Senão vejamos: enquanto a justiça reclama reflexão, os media reclamam imediatismo. Enquanto a justiça reclama ponderação, os media exigem dramatismo. Enquanto a justiça reclama por garantias, os media exigem resultados. São linguagens, lógicas, filosofias em tudo antagónicas e largamente irreconciliáveis. E como esta incompatibilidade é fundamental e praticamente irresolúvel assistiremos sempre ao sacrifício de um dos sistemas de valores em detrimento do outro. Para já, parece claro que é a justiça a sacrificada. Na impossibilidade de conciliar os seus tempos e os seus processos com as exigências dos media, a justiça perverte-se, deixa cair princípios, abandona dogmas. E transforma-se lentamente numa justiça mediática, com regras diferentes e muito próprias, que são as únicas que podem vigorar no espaço mediático
Basta recuar até ao mega-processo da Casa Pia para que se perceba na prática o alcance dramático desta incompatibilidade fundamental: a justiça «tradicional» ainda não fez o seu curso enquanto que a justiça «mediática» já há muito apontou vítimas e culpados. E não há nada que a primeira possa vir a fazer para alterar o veredicto da segunda. O mesmo se passou na CML. E não vale a pena perdermos tempo com conversas fiadas sobre presunções de inocência. Carmona Rodrigues foi, para todos os efeitos, julgado e condenado no tribunal da opinião pública. E, no espaço mediático, é esse o tribunal que conta.
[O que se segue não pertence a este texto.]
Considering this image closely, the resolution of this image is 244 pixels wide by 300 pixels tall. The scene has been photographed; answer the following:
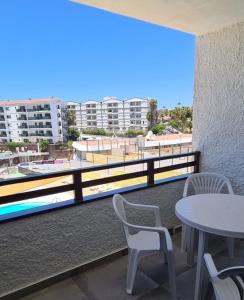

Mas o caso da CML comporta ainda uma nova dimensão. Já não se trata, como na Casa Pia, apenas de proceder a um julgamento com regras e processos próprios. Trata-se de tirar daí ilações políticas. E se é verdade que Marques Mendes não tinha grandes alternativas, não é menos verdade que o caminho que inaugurou pode ter a prazo consequências imprevisíveis. Ou alguém duvida que com o precedente criado se abre espaço para a intervenção política (i.e. com consequências políticas) do Ministério Público e dos Juízes? Ou alguém duvida que doravante serão eles quem tem o poder de decidir se tal ou tal responsável político é digno de se manter no cargo ou deve ser forçado a abandoná-lo?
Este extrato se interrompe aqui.